When Qantas announced a 2016-17 cost-saving program that involved axing 5000 jobs, the original internal figure was close to half of that and came after every accountant and head of finance had scrounged around for every conceivable cut.
Without any plan on how you got there, Joyce told us in one meeting to “double it,” an unnamed staffer said. “He is incredibly strong-willed, incredibly decisive, and very willing to make very unpopular choices when he believes they are right … but along the way he lost the public and he lost a lot of staff support because he almost always went in favour of financial gain over a more balanced set of considerations.”
Leigh Clifford, chairman at Qantas when Joyce rose from Jetstar CEO to boss of the whole company, pushes back hard on negative publicity now around Joyce. “It’s a pile on,” he said.
“I’m sure Alan has some regrets about things he could have done differently, but when you look at the 15 years he’s been there, I think he’s done a very good job to establish the competitiveness of Qantas. It’s a tough game in the airline industry.”

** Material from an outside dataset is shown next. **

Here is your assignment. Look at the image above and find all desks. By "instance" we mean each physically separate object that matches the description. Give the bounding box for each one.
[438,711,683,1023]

It certainly became a tough game for Joyce in the eye of the public once the airline started flying properly again post-Covid, after ratcheting up $7bn in losses.
Now the airline is bursting with cash, the public is unhappy that customer service and pricing haven’t improved as they should.
As a man who has earned north of $125m from the airline since he started running it, Joyce can do little to complain, even when his $19m house purchase in Sydney’s Mosman is splashed in the papers.
“Do you think the solution is to live in a cave?” he asked this paper last year. As he steps down early to try to protect the airline from more bad publicity of his doing, he will have time to do that.